[Required tasks]:
1 > In the Isaiah commentary, how many years after Isaiah's own lifetime does the fulfillment during the Exile take place?
2 > Summarize the Isaiah commentary in two sentences.
3 > Reproduce the part of the Isaiah commentary that opens with the words "41:21-29 is Isaiah's" and closes with "the Idols (41:21-29)".

[Page]:
----------

No one can be happy without freedom. Unhappiness comes from enslavement.


Idols vs. the Perfect Servant (Isaiah 41:21-29; 42:1-9)

41:21-29 is Isaiah's 2nd statement of his case against idols and 42:1-9 is his 2nd address to the servant of the Lord. The case against idols is similar to the first (Isa 41:7) except that it is considerably more pointed. The address to the servant is very different from the first (Isa 41:8-20), so much so that it is likely to be a different servant being addressed.

The Case Against the Idols (41:21-29)

(41:21-24) Again God calls on the idol worshippers to present their case that the things they worship are really gods (Isa 41:21-22). Here Isaiah strikes directly at the heart of the pagan worldview. He calls on the idolaters to give evidence that their idols have ever specifically predicted the future or give an explanation of the past (Isa 41:22). Since there is neither a sense of purpose or of overarching meaning, there is no possibility of understanding why anything happens. If the past cannot be explained, then neither can the future be predicted (Isa 41:23). Have any of the gods ever given a specific prediction of something that had never happened before but that then subsequently did occur? Of course not. So God mocks them, daring them to do anything at all--either good for their worshippers or frightening against their enemies (Isa 41:23). But there is no answer. So God pronounces judgment (Isa 41:24). These gods are nothing. Their works are worthless. Those who worship them are foolish (detestable, an abomination). In attempting to deify creation, the idol worshippers have actually committed an offense against it.

(41:25-27) God responds to the challenge. God has a plan for history. What will unfold before the exiles' eyes will be the evidence of it. God has brought the conqueror (Isa 41:2; 44:28-45:1) who is coming down on Babylon like a brick-maker or a potter, who jumps into the vat where the clay is and treads it into liquid form (Isa 41:25).

It is one thing to assert that Cyrus's is coming at the direction of Jacob's King (Isa 41:21), but quite another to prove that the assertion is so. To prove this Isaiah declares that none of the idols predicted Cyrus's coming at all (Isa 41:26, 28). By contrast, the God of Israel did make such a prediction in advance (Isa 41:27) through Isaiah his messenger of good tidings in this very writing. The prediction is made in what Isaiah wrote during his own lifetime. Then when that writing is read with opened eyes (Isa 8:16; 29:11-12) amidst its fulfillment during the Exile, 150 years later, it will become its own confirmation.

----------

[Given information]:
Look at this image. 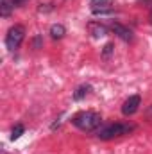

----------

[Answers to each task]:
1 > 150 years later.

2 > The commentary presents Isaiah 41:21-29 as Isaiah's second case against idols, in which God challenges idol worshippers to show that their idols ever predicted the future or explained the past and then judges the idols as nothing and their worshippers as foolish. By contrast, God has a plan for history and brings the conqueror Cyrus against Babylon, a coming that the idols never predicted but that the God of Israel foretold in advance through Isaiah's writing.

3 >
41:21-29 is Isaiah's 2nd statement of his case against idols and 42:1-9 is his 2nd address to the servant of the Lord. The case against idols is similar to the first (Isa 41:7) except that it is considerably more pointed. The address to the servant is very different from the first (Isa 41:8-20), so much so that it is likely to be a different servant being addressed.

The Case Against the Idols (41:21-29)